The broken pipeline spilled some 11,000 barrels, or 420,000 gallons, of crude oil into the Quijos River, a well-known whitewater adventure river on the eastern slopes of the Andes.

The oil was carried east into the River Coca, a tributary of the Napo River, which flows into the Amazon River.

The oil has polluted drinking water in the city of Puerto Francisco de Orellana, also known as Coca, a city of 80,000 and the capital of Orellana Province. Clean water is being supplied by tanker truck.

Petroecuador has also distributed food rations and cans of drinking water to the residents of 13 other Ecuadorean communities affected by the spill.

The spilled oil has now reached the Peruvian Amazon region of Loreto, and, hundreds of miles away, Brazil has been put “on alert” to watch for the oil slick.

Peruvian Environment Minister Manuel Pulgar Vidal called the spill a “very serious problem.” Peru could seek financial compensation, “but first we have to look at the extent of the problem,” he told the newspaper “El Comercio.”

Ecuadorean President Rafael Correa has apologized to Peru “for the problems we have caused.”

Petroecuador says crews have managed to contain the spread of the oil slick on a part of the River Coca and on the bottom of the river, where they have placed oil containment barriers.

The Ecuadorian government said it has taken all necessary steps to mitigate the accident.

In Peru, the Port Authority in Iquitos, in coordination with other ministries, has transported oil containment boom to the region of Cabo Pantoja on the Napo River.

oil spill boom
Crews have laid oil containment boom in an effort to keep contamination to a minimum, June 6, 2013 (Photo courtesy Petroecuador)

The Brazilian Foreign Ministry says it has offered aid to Ecuador and Peru to support the work of containment and dispersion of the oil slick in the two countries.

Brazil’s environmental agency IBAMA, Brazil’s Navy and the national petroleum agency ANP are on standby in the event that the oil slick reaches Brazil.

The Brazilian embassies in Quito and Lima are in constant contact with the authorities in Ecuador and Peru, and Brazilian technicians remain at the disposal of the authorities of both countries, said the foreign ministry.

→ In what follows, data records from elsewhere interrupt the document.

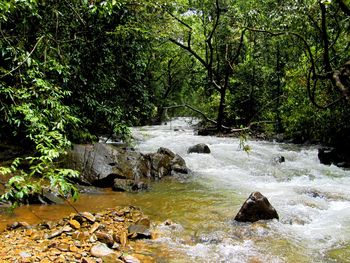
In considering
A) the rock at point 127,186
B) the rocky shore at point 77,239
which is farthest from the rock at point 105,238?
the rock at point 127,186

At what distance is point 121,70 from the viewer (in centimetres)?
1039

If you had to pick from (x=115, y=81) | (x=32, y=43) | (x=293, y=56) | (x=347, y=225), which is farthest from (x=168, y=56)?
(x=347, y=225)

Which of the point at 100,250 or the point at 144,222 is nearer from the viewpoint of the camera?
the point at 100,250

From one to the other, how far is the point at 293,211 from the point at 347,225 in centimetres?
100

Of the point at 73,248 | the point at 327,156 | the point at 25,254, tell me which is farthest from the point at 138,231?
the point at 327,156

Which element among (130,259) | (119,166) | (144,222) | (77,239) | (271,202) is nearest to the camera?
(130,259)

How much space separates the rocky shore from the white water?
0.56 metres

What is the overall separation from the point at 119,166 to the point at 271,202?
419cm

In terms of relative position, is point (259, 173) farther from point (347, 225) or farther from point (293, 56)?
point (293, 56)

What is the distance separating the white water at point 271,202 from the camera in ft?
16.4

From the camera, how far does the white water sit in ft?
16.4

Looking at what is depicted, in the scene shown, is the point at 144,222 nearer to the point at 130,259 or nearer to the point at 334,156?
the point at 130,259

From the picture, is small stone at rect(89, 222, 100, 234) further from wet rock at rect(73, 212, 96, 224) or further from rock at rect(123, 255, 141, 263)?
rock at rect(123, 255, 141, 263)

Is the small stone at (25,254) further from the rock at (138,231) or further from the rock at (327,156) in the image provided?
the rock at (327,156)
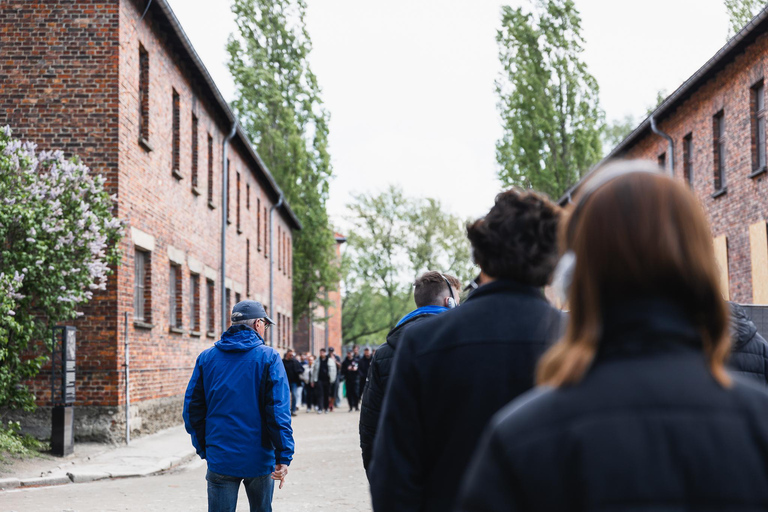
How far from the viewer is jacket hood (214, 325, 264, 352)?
615cm

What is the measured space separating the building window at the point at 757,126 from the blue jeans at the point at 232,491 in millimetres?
17445

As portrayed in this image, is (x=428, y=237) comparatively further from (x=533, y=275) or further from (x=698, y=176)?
(x=533, y=275)

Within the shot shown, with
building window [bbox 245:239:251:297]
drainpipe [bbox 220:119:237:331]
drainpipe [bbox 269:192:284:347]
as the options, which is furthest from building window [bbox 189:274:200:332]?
drainpipe [bbox 269:192:284:347]

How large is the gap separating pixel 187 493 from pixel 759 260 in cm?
1371

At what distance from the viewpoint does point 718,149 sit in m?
24.1

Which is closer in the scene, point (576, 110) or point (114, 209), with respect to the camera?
point (114, 209)

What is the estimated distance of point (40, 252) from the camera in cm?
1395

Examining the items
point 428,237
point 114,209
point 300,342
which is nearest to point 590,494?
point 114,209

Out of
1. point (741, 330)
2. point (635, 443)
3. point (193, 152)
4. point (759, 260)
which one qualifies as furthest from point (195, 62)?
point (635, 443)

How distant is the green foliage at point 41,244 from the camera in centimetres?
1377

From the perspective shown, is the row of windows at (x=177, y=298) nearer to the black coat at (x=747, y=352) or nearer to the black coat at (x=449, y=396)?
the black coat at (x=747, y=352)

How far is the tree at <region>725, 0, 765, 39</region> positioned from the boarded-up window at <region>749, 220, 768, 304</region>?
21.7 meters

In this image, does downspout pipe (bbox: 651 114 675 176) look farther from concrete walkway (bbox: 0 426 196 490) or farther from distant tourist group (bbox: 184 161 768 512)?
distant tourist group (bbox: 184 161 768 512)

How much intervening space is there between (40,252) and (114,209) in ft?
10.0
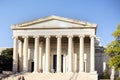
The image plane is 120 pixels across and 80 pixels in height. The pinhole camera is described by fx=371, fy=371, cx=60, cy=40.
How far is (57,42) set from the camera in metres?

Today, Petroecuador coordinated a flight for officials to observe the course of the oil slick as it crossed the Peruvian border, in order to define actions required for the “cleanup and remediation of the Napo and Coca and helping communities living in that area of the Amazon,” the oil company said.

The plane carried officials from the Ministry of Environment, Petroecuador, the Risk Management Secretariat and a representative of Oil Spill Response Ltd., a company based in Fort Lauderdale, Florida, that has been hired to support emergency cleanup actions.

Petroecuador says that in the coming days the company will hire workers from communities located near or along the banks of the Napo and Coca rivers to help with the cleanup. They will work together with Petroecuador technicians to clean stones in the rivers, collect and remove waste, debris and vegetation affected by the spill.

A member of OPEC, Ecuador produces some 500,000 barrels of oil a day, most of it transported through the Trans-Ecuadorian Oil Pipeline System to refineries on the U.S. West Coast and in China.